── EXERCISE INPUT ──

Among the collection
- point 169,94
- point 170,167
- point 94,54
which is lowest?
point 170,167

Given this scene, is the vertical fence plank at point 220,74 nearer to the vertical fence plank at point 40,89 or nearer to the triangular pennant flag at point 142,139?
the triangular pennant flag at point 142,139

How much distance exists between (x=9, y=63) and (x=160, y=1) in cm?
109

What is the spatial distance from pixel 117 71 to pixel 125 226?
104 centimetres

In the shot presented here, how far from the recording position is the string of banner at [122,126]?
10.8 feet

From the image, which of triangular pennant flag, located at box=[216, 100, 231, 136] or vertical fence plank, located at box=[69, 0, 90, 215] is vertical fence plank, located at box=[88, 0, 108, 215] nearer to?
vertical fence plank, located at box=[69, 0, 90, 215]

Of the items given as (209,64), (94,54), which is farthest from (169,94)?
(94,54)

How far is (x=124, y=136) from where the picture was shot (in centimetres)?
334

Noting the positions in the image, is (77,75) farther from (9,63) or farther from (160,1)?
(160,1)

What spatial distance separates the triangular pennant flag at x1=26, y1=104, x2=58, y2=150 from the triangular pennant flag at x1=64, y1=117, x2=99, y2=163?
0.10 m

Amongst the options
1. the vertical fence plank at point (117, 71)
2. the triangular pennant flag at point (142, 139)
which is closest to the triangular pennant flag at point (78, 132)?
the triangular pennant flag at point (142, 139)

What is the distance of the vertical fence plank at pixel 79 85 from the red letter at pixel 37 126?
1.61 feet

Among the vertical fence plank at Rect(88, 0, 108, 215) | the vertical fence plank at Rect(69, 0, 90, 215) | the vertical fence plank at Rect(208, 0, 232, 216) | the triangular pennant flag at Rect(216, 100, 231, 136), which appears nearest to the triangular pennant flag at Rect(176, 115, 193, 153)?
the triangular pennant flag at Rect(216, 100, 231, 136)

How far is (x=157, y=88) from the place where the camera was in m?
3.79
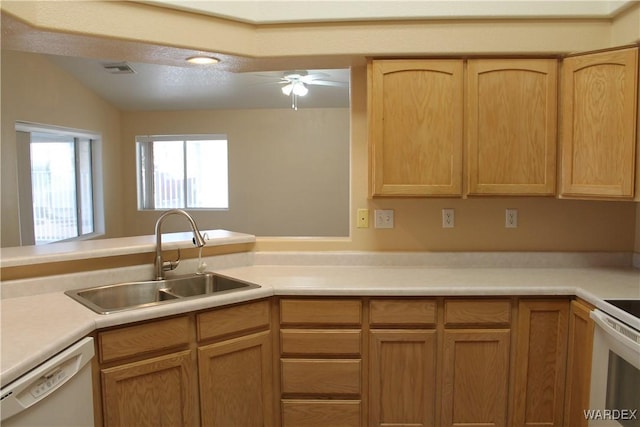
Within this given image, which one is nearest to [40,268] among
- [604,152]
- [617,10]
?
[604,152]

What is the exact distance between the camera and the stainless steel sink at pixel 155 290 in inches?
85.2

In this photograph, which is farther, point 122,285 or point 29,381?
point 122,285

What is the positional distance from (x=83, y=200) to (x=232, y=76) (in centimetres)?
259

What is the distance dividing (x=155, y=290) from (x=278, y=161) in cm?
418

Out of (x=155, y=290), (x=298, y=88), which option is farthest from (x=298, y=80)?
(x=155, y=290)

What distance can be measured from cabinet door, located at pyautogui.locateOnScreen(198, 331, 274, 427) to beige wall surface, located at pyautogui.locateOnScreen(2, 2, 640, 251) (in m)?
0.78

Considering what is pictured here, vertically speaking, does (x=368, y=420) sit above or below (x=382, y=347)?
below

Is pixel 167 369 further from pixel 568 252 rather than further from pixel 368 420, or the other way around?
pixel 568 252

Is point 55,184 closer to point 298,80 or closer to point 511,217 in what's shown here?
point 298,80

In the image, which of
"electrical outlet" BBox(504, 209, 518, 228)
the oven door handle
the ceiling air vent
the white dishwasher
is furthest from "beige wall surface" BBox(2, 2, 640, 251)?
the ceiling air vent

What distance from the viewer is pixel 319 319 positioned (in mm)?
2229

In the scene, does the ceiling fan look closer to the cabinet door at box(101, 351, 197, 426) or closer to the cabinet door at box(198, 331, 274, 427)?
the cabinet door at box(198, 331, 274, 427)

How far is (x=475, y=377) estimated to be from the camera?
225 cm

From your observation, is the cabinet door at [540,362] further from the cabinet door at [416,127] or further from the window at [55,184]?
the window at [55,184]
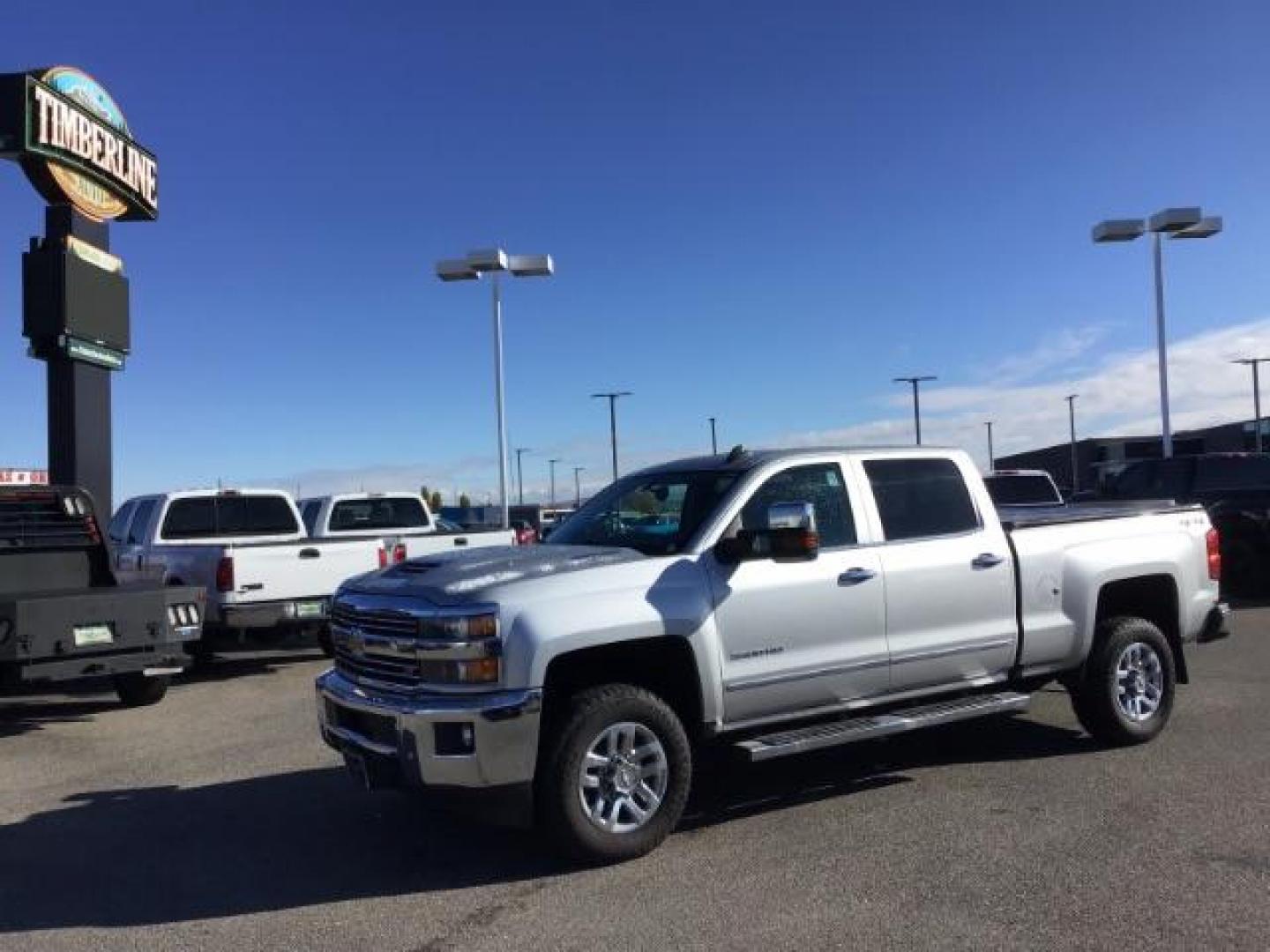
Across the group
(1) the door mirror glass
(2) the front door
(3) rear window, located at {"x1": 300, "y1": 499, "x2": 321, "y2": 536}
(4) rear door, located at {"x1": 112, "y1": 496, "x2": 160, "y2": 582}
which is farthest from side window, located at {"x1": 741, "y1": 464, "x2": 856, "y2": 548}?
(3) rear window, located at {"x1": 300, "y1": 499, "x2": 321, "y2": 536}

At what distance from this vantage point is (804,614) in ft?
19.4

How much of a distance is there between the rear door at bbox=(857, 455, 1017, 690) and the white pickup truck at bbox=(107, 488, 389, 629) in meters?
6.35

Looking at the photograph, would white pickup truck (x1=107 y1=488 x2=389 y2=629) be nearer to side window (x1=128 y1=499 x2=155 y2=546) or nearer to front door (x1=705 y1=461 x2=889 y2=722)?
side window (x1=128 y1=499 x2=155 y2=546)

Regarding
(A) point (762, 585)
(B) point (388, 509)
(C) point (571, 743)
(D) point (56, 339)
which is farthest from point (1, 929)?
(B) point (388, 509)

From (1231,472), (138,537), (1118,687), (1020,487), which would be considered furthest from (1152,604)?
(138,537)

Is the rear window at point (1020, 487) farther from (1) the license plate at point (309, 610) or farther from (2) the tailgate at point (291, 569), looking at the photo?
(1) the license plate at point (309, 610)

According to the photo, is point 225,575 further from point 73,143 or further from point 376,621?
point 376,621

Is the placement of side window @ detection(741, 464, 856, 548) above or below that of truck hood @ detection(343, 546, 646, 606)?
above

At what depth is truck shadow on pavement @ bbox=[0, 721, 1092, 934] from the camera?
5.11 metres

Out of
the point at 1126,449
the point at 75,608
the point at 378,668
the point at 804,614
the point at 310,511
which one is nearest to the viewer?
the point at 378,668

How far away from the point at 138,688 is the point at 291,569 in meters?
1.96

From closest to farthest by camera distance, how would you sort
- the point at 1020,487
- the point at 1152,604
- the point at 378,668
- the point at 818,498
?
the point at 378,668 → the point at 818,498 → the point at 1152,604 → the point at 1020,487

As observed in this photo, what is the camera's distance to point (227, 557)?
441 inches

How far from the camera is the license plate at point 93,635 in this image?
8.90 meters
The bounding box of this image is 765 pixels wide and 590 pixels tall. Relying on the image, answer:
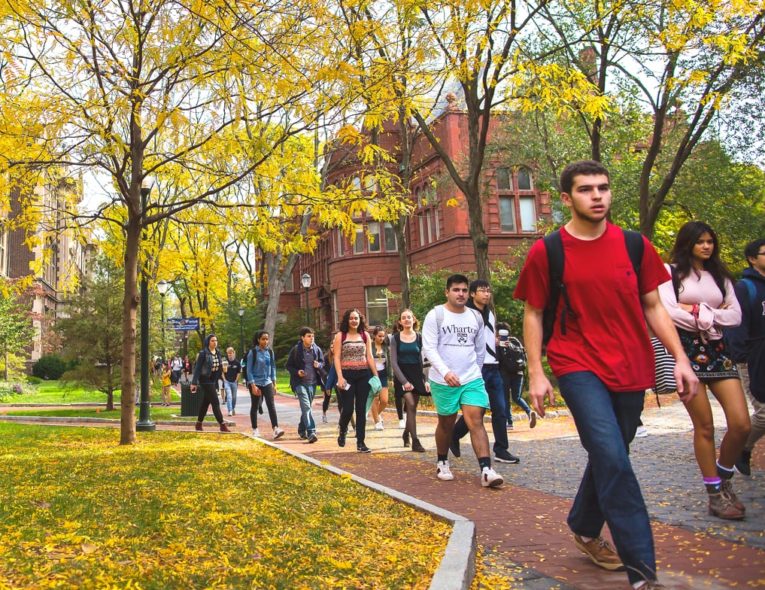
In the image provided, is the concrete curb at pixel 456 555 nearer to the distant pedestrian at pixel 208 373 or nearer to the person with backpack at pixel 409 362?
the person with backpack at pixel 409 362

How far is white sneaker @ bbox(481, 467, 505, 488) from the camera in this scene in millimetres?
7121

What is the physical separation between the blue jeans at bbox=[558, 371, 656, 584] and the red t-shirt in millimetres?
83

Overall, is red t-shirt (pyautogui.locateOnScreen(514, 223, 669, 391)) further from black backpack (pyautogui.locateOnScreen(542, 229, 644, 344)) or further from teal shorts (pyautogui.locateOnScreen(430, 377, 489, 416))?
teal shorts (pyautogui.locateOnScreen(430, 377, 489, 416))

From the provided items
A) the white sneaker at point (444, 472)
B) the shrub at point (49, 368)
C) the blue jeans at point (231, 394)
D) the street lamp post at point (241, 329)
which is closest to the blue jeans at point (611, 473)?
the white sneaker at point (444, 472)

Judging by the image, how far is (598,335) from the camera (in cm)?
392

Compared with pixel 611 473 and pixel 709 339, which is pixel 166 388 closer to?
pixel 709 339

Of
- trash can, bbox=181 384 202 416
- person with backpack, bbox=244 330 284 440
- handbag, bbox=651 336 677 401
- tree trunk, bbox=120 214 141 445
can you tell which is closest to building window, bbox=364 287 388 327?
trash can, bbox=181 384 202 416

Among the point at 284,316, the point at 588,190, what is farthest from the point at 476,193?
the point at 284,316

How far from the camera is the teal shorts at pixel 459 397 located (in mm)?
7449

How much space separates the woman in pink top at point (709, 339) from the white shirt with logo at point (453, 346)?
2.30 metres

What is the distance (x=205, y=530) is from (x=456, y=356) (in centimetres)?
338

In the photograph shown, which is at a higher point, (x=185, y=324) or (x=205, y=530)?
(x=185, y=324)

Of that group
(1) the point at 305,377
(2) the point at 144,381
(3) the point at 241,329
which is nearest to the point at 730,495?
(1) the point at 305,377

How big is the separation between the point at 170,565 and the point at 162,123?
6967 mm
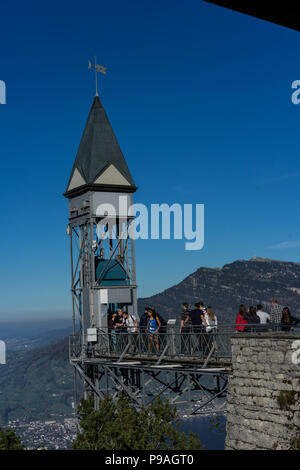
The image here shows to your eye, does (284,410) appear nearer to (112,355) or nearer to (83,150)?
(112,355)

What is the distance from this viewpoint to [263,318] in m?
16.5

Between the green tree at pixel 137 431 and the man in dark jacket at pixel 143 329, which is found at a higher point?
the man in dark jacket at pixel 143 329

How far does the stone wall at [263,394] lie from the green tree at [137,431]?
3.81ft

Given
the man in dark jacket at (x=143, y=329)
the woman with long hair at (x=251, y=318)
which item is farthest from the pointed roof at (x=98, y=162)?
the woman with long hair at (x=251, y=318)

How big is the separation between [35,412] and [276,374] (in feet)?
540

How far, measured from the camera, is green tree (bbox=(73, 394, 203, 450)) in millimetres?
11641

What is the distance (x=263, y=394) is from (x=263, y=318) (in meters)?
4.86

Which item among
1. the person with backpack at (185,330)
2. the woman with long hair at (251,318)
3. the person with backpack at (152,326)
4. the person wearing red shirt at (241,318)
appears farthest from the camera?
the person with backpack at (152,326)

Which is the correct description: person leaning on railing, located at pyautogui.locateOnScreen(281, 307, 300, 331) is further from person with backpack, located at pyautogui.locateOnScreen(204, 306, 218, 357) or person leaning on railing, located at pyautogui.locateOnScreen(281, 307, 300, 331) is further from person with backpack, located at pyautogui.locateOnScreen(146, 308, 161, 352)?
person with backpack, located at pyautogui.locateOnScreen(146, 308, 161, 352)

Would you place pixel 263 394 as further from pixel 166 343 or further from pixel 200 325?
pixel 166 343

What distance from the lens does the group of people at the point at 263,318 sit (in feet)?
50.8

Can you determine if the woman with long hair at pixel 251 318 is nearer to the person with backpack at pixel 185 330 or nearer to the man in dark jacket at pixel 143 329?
the person with backpack at pixel 185 330

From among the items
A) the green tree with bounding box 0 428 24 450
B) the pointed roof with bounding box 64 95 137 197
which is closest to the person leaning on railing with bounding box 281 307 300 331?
the green tree with bounding box 0 428 24 450

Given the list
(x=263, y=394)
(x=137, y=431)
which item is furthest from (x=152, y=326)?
(x=263, y=394)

───

WHAT YOU ARE ASKED TO DO: Look above for the line containing "Would you place"; copy from it through the last line, exactly, and nothing more.

OUTPUT:
Would you place pixel 263 394 as further from pixel 166 343 or further from pixel 200 325?
pixel 166 343

What distance from the lens does the group of people at the point at 263,318 sit (in feet)?
50.8

Can you determine if the woman with long hair at pixel 251 318 is nearer to the person with backpack at pixel 185 330 or nearer to the man in dark jacket at pixel 143 329?
the person with backpack at pixel 185 330

From among the items
A) the green tree with bounding box 0 428 24 450
B) the pointed roof with bounding box 64 95 137 197
which is closest to the person leaning on railing with bounding box 281 307 300 331?
the green tree with bounding box 0 428 24 450

Given the list
(x=263, y=394)
(x=137, y=431)
which item is furthest from (x=152, y=326)?
(x=263, y=394)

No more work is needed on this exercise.